BY JESUTEGA ONOKPASA

With utmost respect, the difference between ‘all the members’ and ‘the members’ can only exist as a figment of the imagination of an incompetent interpreter of law.

Saraki
Saraki

Indeed, that the Constitution uses the phrase ‘the members’ with respect to the removal of the Senate President or his deputy or the Speaker or his deputy, as opposed to the phrase: ‘all the members’ that is used elsewhere in the Constitution, does not, in law, mean that a sitting of the Senate or House of Representatives that manages to form a quorum can then go ahead to remove the leadership by 2/3rds majority.

Having formed a quorum, such sitting must further be attended by such numbers of members that the number of those voting in favour of removal adds up to 2/3rds of the entire membership of either House. So for the removal of the Senate President or his deputy, for instance, you would at the very least require 73 senators sitting and all 73 of them voting to impeach!

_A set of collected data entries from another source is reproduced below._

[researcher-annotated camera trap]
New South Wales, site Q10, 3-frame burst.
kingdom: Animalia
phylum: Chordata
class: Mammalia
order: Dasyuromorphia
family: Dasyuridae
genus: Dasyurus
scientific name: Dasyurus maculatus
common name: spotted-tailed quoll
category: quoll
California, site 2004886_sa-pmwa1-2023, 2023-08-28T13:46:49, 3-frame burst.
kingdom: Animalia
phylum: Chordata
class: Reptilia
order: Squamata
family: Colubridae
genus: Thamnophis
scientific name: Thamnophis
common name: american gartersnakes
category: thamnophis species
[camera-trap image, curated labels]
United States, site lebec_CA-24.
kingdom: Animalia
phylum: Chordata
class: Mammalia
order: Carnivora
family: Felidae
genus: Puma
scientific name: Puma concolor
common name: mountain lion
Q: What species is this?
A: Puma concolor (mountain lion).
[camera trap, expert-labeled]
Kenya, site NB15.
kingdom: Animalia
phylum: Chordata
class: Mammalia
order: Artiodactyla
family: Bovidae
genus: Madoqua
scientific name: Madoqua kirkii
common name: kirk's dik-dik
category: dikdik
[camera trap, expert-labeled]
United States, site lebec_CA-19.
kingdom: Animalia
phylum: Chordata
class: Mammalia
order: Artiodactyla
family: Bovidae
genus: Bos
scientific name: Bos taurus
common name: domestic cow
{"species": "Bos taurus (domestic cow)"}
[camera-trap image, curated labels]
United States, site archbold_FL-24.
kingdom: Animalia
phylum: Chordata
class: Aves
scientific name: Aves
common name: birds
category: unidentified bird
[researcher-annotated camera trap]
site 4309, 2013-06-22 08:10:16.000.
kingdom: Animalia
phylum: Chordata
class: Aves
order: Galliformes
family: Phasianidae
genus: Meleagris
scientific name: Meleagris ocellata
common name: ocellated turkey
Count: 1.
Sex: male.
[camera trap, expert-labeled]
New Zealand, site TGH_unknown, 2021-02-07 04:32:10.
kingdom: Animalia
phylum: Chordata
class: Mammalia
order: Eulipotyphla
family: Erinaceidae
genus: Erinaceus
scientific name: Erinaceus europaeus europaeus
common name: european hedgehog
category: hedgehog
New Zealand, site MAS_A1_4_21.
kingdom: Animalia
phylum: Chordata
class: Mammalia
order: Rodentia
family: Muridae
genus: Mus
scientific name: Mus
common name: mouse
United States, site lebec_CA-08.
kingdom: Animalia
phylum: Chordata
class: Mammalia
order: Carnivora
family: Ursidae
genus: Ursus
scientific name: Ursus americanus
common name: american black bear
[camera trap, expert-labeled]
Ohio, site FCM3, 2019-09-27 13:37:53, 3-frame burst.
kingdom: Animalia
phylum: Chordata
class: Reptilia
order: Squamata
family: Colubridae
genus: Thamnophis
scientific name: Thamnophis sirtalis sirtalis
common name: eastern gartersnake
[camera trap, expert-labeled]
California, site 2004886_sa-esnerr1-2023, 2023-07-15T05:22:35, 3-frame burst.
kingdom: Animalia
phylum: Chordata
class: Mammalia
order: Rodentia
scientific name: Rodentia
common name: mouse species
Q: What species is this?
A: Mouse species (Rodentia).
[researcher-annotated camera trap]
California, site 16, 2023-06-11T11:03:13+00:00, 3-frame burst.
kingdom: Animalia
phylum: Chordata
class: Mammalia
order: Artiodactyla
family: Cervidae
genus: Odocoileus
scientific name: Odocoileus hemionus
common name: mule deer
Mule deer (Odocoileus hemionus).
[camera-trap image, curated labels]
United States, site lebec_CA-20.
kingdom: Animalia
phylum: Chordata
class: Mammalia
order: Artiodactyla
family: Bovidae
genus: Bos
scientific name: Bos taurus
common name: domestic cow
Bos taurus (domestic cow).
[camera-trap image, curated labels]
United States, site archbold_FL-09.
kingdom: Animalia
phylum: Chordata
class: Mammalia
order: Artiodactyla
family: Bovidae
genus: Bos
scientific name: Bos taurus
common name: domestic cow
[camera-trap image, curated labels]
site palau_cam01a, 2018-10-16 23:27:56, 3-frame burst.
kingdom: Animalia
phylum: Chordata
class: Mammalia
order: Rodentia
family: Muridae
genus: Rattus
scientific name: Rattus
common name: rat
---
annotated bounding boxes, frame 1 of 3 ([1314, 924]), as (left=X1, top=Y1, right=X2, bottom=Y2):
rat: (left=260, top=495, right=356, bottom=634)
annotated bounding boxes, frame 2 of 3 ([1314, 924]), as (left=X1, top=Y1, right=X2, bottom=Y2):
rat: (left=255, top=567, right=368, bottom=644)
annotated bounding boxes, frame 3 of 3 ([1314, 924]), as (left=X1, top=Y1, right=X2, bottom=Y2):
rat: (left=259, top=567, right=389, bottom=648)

In law, both phrases ‘all the members’ and ‘the members’ mean one and the exact same thing. Since in ordinary standard English, ‘the members’ has  the same meaning as ‘all the members’ as opposed to ‘some of the members’, imputing any difference in meaning between the two is entirely superficial and turns more on the professional incompetence and inadequacy in use of English language on the part of the person claiming the existence of such difference in meaning than on any even remote actual difference residing therein.

If the Constitution had intended that the phrase ‘the members’ should mean anything less than the totality of the membership of either House, it would have specifically said so. As such, in the strict contemplation of law, the difference between ‘all the members’ and ‘the members’ does not exist at all.

Onokpasa, a lawyer, wrote from Warri.